MATERIAL FOR THIS TASK: Begin

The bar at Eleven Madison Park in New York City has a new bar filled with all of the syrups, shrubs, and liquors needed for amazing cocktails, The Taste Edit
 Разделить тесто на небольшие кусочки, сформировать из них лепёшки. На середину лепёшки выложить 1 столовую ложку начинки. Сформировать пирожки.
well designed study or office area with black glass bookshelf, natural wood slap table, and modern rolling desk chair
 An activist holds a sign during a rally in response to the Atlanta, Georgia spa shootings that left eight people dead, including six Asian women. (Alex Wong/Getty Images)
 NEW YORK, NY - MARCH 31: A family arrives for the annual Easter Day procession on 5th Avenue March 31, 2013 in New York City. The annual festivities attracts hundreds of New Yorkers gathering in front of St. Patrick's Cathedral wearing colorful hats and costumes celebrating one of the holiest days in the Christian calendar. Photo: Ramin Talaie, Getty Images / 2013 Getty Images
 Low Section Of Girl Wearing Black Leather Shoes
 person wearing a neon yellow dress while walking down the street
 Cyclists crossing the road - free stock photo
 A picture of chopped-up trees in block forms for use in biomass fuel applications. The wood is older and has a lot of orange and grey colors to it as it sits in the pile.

MATERIAL FOR THIS TASK: End

The answer consists of every line above in which the word "with" occurs.

▸ **RESPONSE BOX**:
The bar at Eleven Madison Park in New York City has a new bar filled with all of the syrups, shrubs, and liquors needed for amazing cocktails, The Taste Edit
well designed study or office area with black glass bookshelf, natural wood slap table, and modern rolling desk chair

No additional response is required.